With the sun helping to provide the light for Green Horizons’ cannabis plants, the company uses less electricity than a traditional indoor cultivation operation, making the facility more sustainable. The cultivation operation also doesn’t use air conditioning, relying instead on evaporative cooling, a method that takes far less energy to protect the plants from the desert heat. Further savings compared to competitors come from Coachella’s connection to the Imperial Irrigation District’s power grid, which provides electricity at rates that Arias says are 30-40 percent lower than Southern California Edison, the source used by much of the region’s cannabis operators.
The Green Horizons facility has a reliable source of water from the Colorado River via infrastructure built to support the Coachella Valley agriculture industry. A well on the site also gives the company flexibility in its source of irrigation water.

Construction of the first 100,000 square feet of the projected 1 million-square-foot facility began in 2022 and was completed two years later with a ribbon-cutting ceremony in May 2024. Since then, cultivation operations have begun, with the facility’s first harvest arriving last November. The first four months of harvests yielded about 3,000 pounds, which was sold in bulk or through white label operations to California licensed cannabis brands. Arias says the facility is on pace to triple production by summer 2025, with the first phase of the facility projected to produce about 35,000 pounds of top-quality cannabis per year.

The next phase of Green Horizons’ plans includes developing the company’s first brand, SOL (“sun” in Spanish). Arias says it’s an “homage to the Coachella Valley roots.” But with Meade’s expertise lying primarily in real estate development and Arias specializing in cannabis cultivation, they decided to seek expert help with brand development.
“We know how to build buildings,” Arias says. “That’s what my partner, Michael Meade knows how to do very well. I’ve cut my teeth in cultivation and regulated markets, going back to 2012 in Colorado. What we needed was the brand building portion.”
──────────
**TASKS TO CARRY OUT:**
A – Please repeat the part of the Green Horizons passage between "The Green Horizons" and "of irrigation water.", inclusive.
B – In the Green Horizons passage, what does the name of the company's first brand mean?
C – Carry on the Green Horizons passage, starting after its final sentence.

**RECORD EXTRACTS:**
──────────
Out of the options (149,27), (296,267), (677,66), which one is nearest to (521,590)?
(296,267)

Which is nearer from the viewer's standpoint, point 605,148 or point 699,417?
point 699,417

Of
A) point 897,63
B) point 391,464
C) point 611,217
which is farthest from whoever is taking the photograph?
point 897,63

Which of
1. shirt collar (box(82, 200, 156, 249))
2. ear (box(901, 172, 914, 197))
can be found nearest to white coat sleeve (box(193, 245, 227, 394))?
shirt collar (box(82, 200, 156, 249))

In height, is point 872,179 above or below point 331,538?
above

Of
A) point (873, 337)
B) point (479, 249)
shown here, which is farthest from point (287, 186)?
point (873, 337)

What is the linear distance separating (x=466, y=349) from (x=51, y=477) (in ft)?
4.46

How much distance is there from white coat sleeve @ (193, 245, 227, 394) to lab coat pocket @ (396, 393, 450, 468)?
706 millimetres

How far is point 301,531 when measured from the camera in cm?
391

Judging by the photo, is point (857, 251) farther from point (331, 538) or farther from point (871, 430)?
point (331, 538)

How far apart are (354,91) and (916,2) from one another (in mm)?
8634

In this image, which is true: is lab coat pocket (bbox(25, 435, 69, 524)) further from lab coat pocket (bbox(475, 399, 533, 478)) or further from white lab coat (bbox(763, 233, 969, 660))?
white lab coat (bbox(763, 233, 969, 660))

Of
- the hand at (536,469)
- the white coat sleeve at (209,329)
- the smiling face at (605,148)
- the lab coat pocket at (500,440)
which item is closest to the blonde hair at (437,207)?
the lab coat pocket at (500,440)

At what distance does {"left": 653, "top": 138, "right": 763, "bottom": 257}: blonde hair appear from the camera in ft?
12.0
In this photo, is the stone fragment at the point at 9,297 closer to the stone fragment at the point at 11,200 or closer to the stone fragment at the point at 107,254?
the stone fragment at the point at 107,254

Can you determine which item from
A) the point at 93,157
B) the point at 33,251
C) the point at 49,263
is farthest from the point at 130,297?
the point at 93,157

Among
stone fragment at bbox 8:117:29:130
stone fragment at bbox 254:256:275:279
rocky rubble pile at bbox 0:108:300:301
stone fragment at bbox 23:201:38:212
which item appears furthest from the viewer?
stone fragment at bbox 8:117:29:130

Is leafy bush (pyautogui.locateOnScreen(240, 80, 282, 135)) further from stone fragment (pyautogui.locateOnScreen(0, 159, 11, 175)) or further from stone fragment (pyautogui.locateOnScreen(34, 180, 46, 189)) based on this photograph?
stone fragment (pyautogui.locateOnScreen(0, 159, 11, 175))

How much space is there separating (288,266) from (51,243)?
──────────
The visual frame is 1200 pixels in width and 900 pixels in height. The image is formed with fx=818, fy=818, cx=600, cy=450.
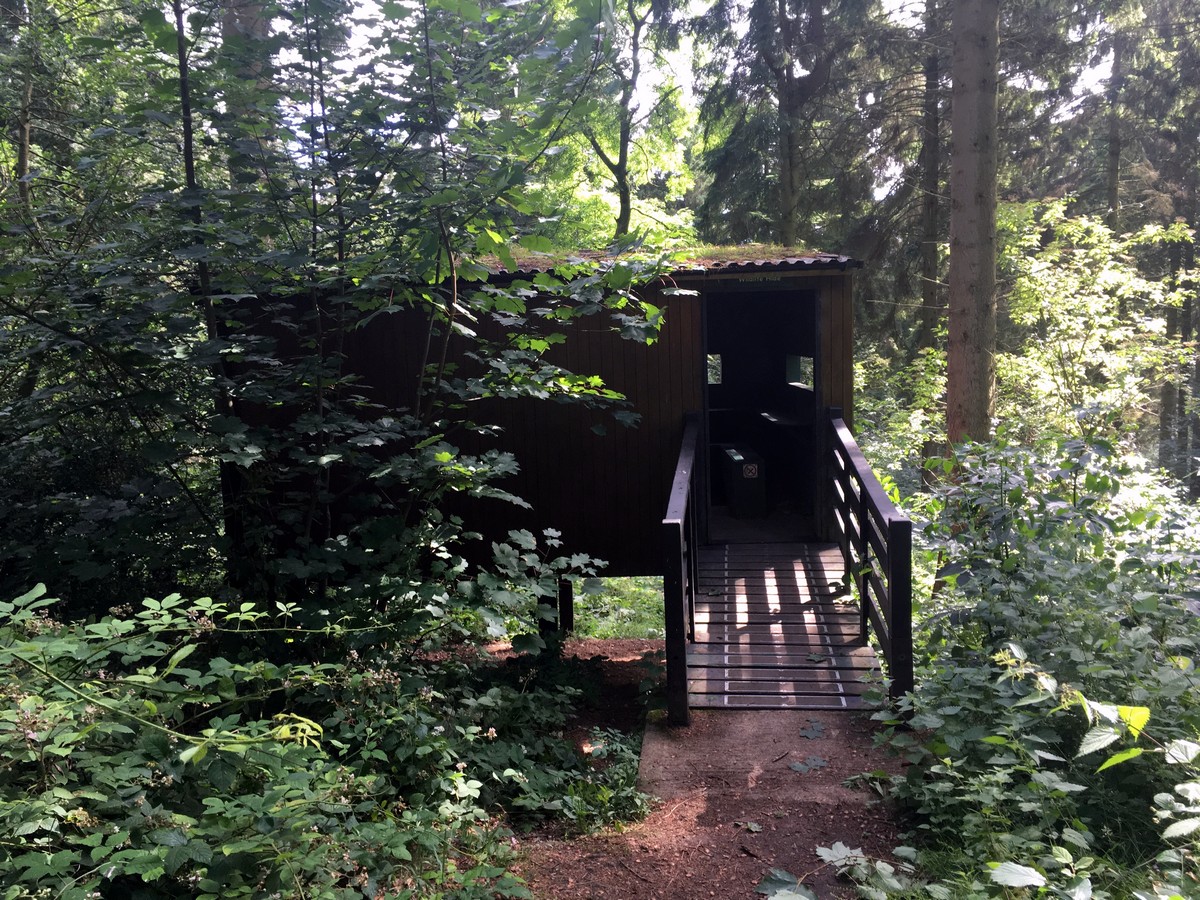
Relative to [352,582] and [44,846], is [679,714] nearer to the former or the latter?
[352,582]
──────────
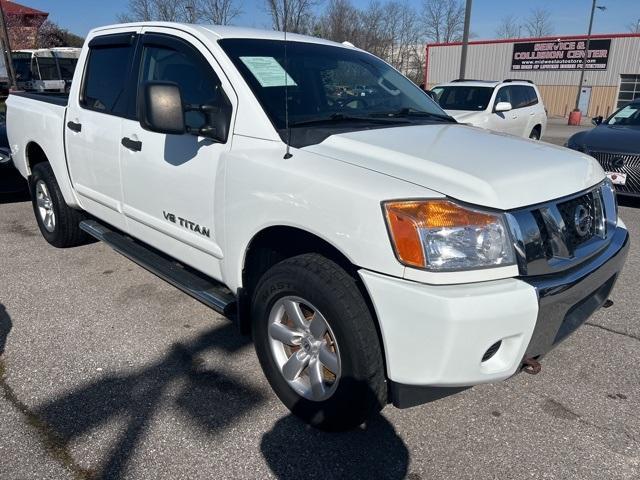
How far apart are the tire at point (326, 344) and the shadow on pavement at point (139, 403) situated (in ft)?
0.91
──────────
**ANSWERS GIVEN:**
A –
The Green Horizons facility has a reliable source of water from the Colorado River via infrastructure built to support the Coachella Valley agriculture industry. A well on the site also gives the company flexibility in its source of irrigation water.

B – "Sun" in Spanish.

C –
For that expertise, the Green Horizons executives looked to entrepreneur and fashion mogul Tommy Hilfiger, who became a founding partner and investor in the enterprise. Arias says he met Ally Hilfiger, Tommy’s daughter, through the plant medicines community. Both Meade and Arias are cancer survivors, and Ally, who was diagnosed with Lyme disease at 19 after enduring symptoms for more than a decade, says that cannabis changed her life. After swapping stories with one other, Arias says he and Ally quickly became friends.
One of Tommy Hilfiger’s initial goals with Green Horizons is bringing SOL to market. The company also bought an interest in Boast, an apparel and lifestyle brand now co-owned by Hilfiger and Green Horizons. Starting with these two brands, Hilfiger will help chart a path to production of Green Horizons’ own consumer packaged goods. Arias notes that “obviously, something like that just doesn’t happen overnight. But with somebody like that on the ticket, we feel comfortable about doing that a little bit further down the road.”
Ally is also intimately involved, serving as Green Horizons’ chief advocacy officer. In this role, she says she plans to work toward the de-stigmatization of cannabis and meaningful policy reform at the federal level.